Deafening Silence of Cyberwar Deterrence
"How does deterrence work in cyberwar when our capabilities are secret and our weapons undemonstrated?"
Clarke, writes in the November/December issue of The National Interest that an effort this year by several federal government departments produced a paper detailing a cyberwar deterrence strategy, but the document is labeled "secret."
"The last time someone thought a secret could deter an opponent was when 1960s movie character Dr. Strangelove yelled at the Soviet ambassador that a deterrent weapon only works 'if you tell us you have it.' ... In the absence of a public cyberwar strategy, we do not know today whether an Air Force general could launch an effective cyberwar. We have not had the basic discussion of whether the United States is better-off with the advent of cyberwar capabilities, or whether it is we who will be deterred in the future by the threat of cyber attack on our vulnerable infrastructure."
If the Obama administration is as transparent as it claims, perhaps it should lead a national discussion on our offensive cyber capabilities and how it could deter others from attacking us. If you believe Clarke, that discussion is urgent because our cyber defenses in his view aren't as strong as many would believe, especially in protecting the mostly privately owned national critical IT infrastructure.

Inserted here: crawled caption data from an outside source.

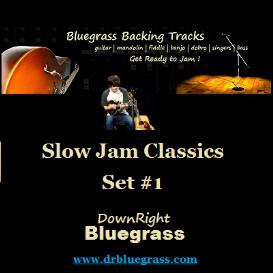 slow jam classics set 1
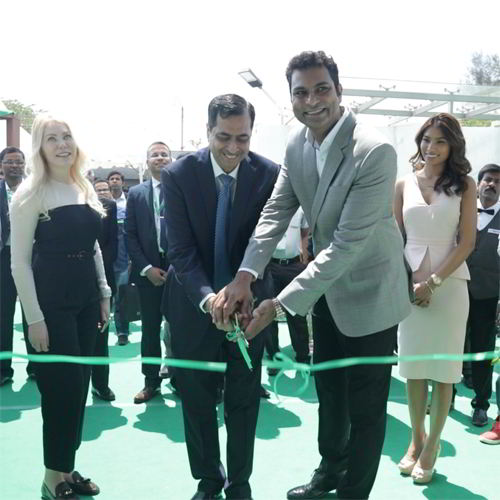 Bengaluru's 1st Tier-4 data center launched by CtrlS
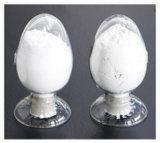 Bentonite Hfgel-210 de fonderie de précision de 2016 nouveaux produits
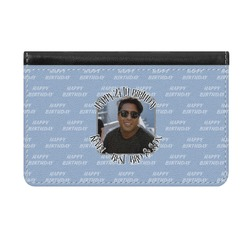 Photo Birthday Genuine Leather ID & Card Wallet - Slim Style (Personalized)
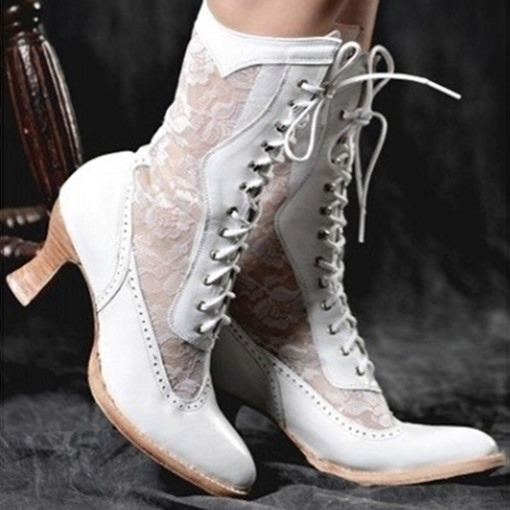Ericdress Lace-Up Front Round Toe Plain Vintage Boots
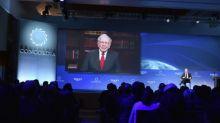 Warren Buffett se convierte en el mayor accionista del Bank of America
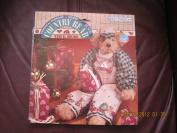 Daisy Kingdom Country Bear Ted E. Bear Easy Sew Pre-printed Panel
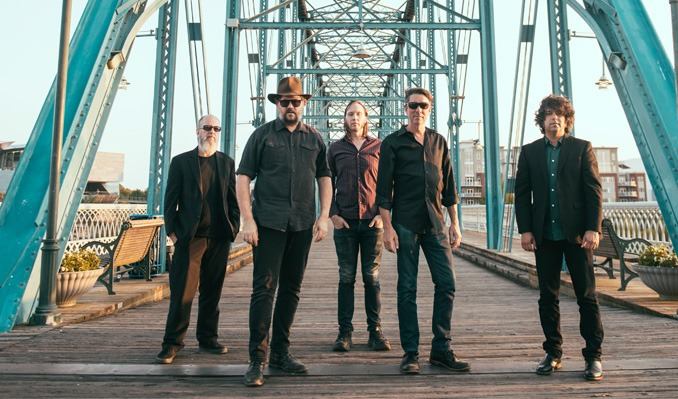 Drive-By Truckers tickets at State Theatre in Portland
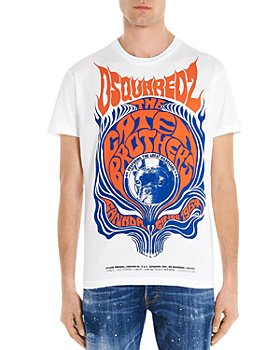 DSQUARED2 - Retro Caten Brothers Cotton Graphic Tee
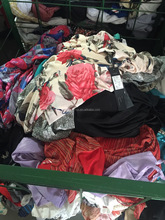 2015 2013 2014 newly free used clothes/clothing for sale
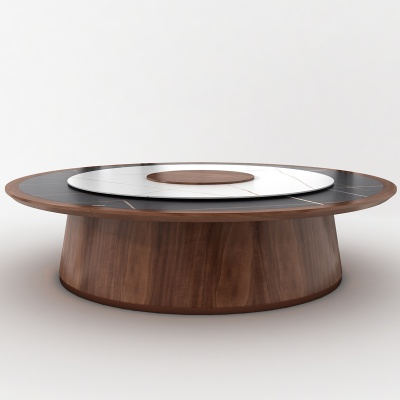 電動餐桌 實木電動桌 巖板實木 新中式 輕奢時尚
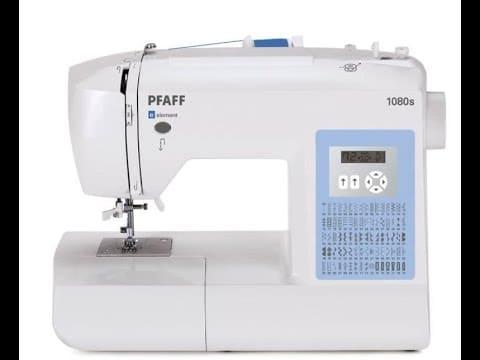 Avis machine à coudre Lidl pfaff 1080s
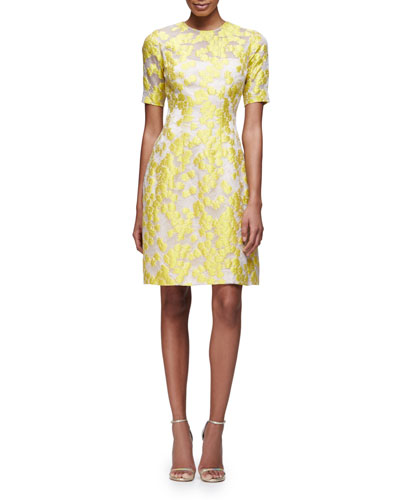Embroidered Half-Sleeve A-Line Dress, Citrine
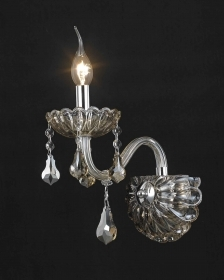 Wall lamp Applique clear Cryst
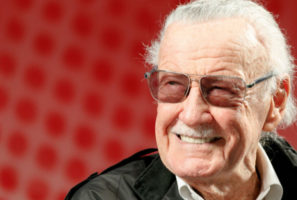 Excelsior: 30 Facts on Late Legendary Comic Creator Stan Lee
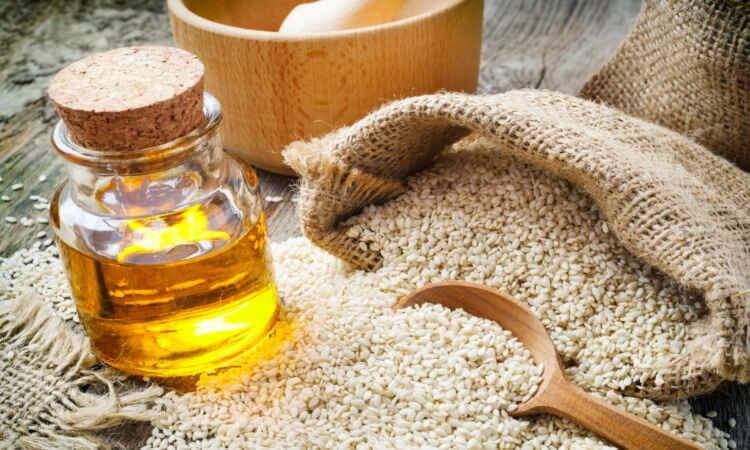 How To Use Toasted Sesame Oil? – Make The Most Out Of Every Drop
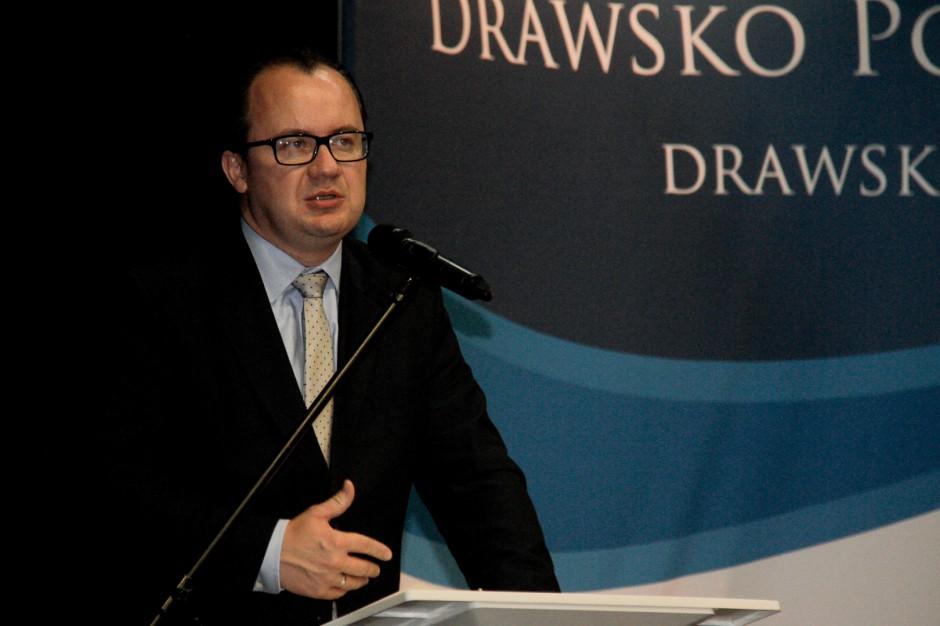 Likwidacja zadłużonej gminy Ostrowice. RPO staje w obronie Drawska Pomorskiego
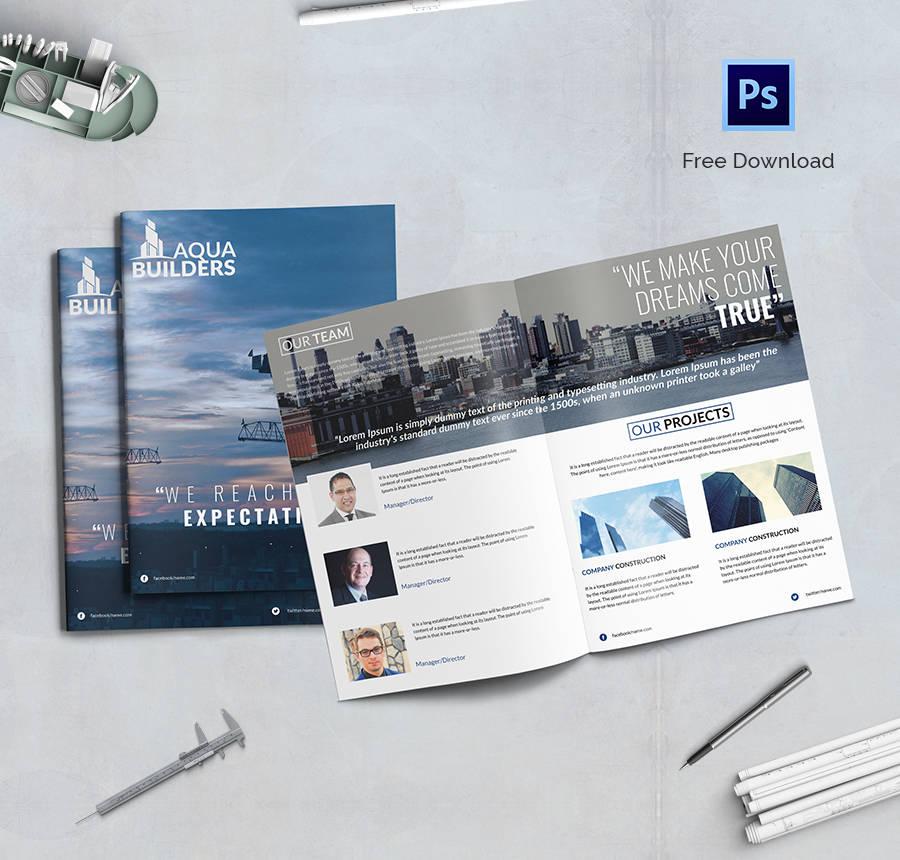 construction company bifoldbrochure1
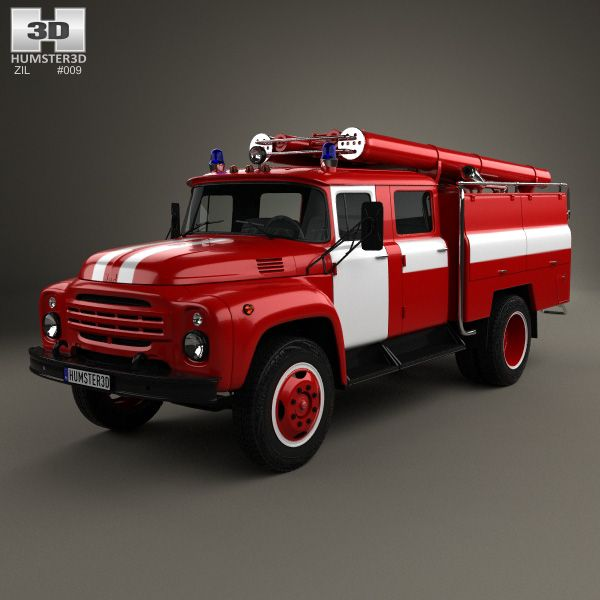 ZIL 130 Fire Truck 1970 3d model from humster3d.com. Price: $75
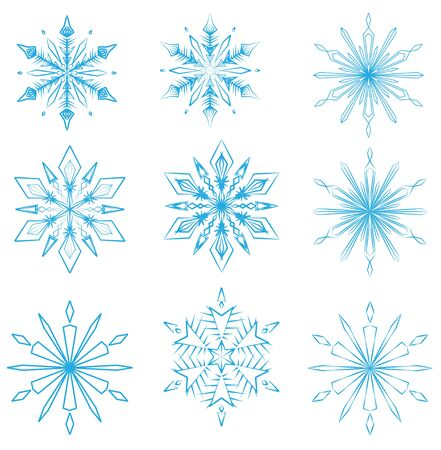 Set of crystalline snowflakes for Christmas design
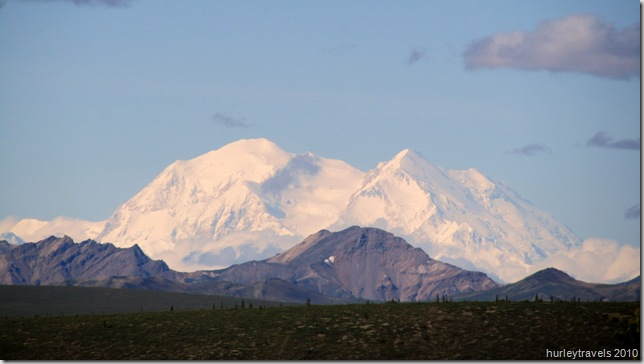 Mt McKinley from 9-mile point on the Park Road in Denali Natl Park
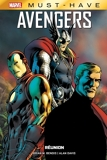 Best of Marvel (Must-Have) - 9791039105583 - 9,99 €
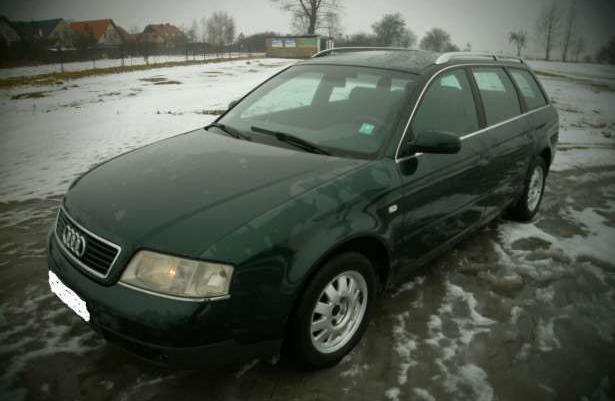 Sprzedam Piękne Audi A6 2.5TDI Stan IDEALNY! Bezwypadkowy! WARTO!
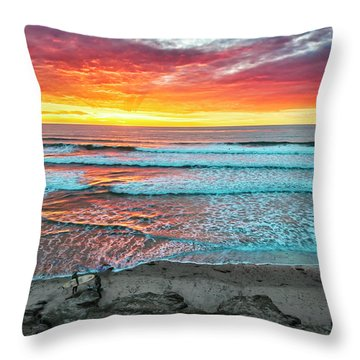 Day's Done Throw Pillow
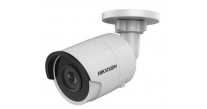 Hikvision DS-2CD2035FWD-I 3 MP Ultra-Low Light Network Bullet Camera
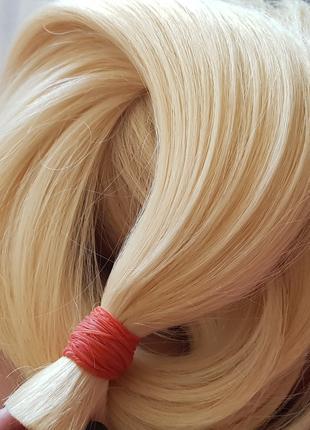 Натуральные волосы славянские блонд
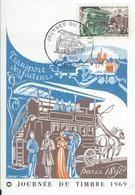 Arte Fête Du Timbre 1969 Beaune - Philatelic Fairs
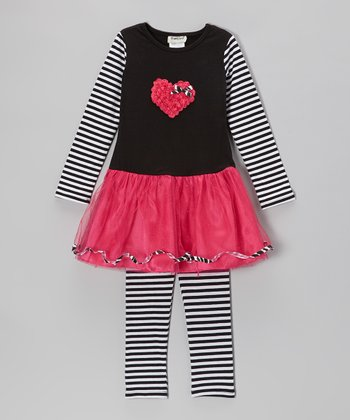 Black & Fuchsia Heart Dress & Stripe Leggings - Infant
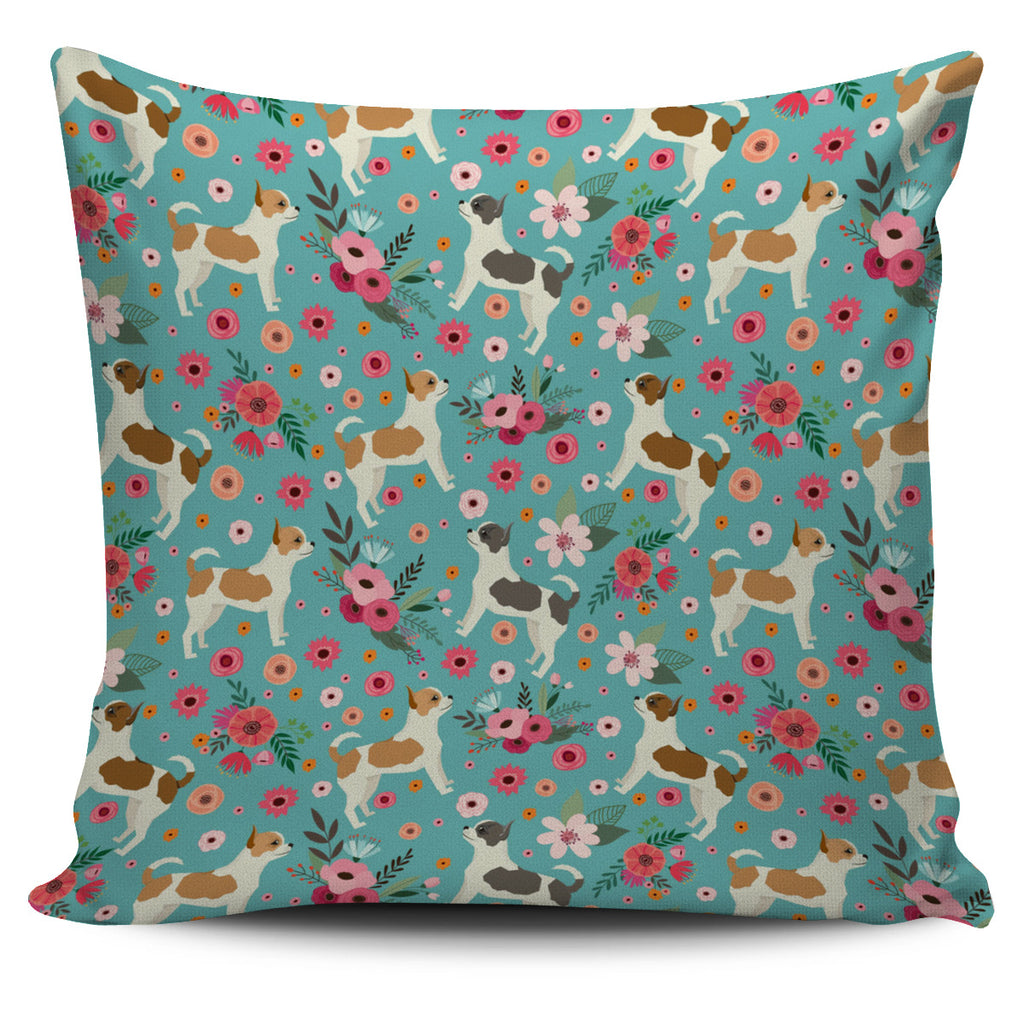 Chihuahua Flower Pillow Cover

"America's ability to defend its vital systems from cyber attack ranks among the world's worst. ... America's connectivity to the rest of the world is unlimited and controlled by no plan or agency. If, as a result of a cyberwar attack, our power grids failed, trains stopped and the financial sector froze, the government's response today would make former-FEMA Director Michael Brown's performance after Katrina truly look like one 'hell of a job.'"
Could equating the Obama White House with the Bush administration provide motivation for the incumbent to act?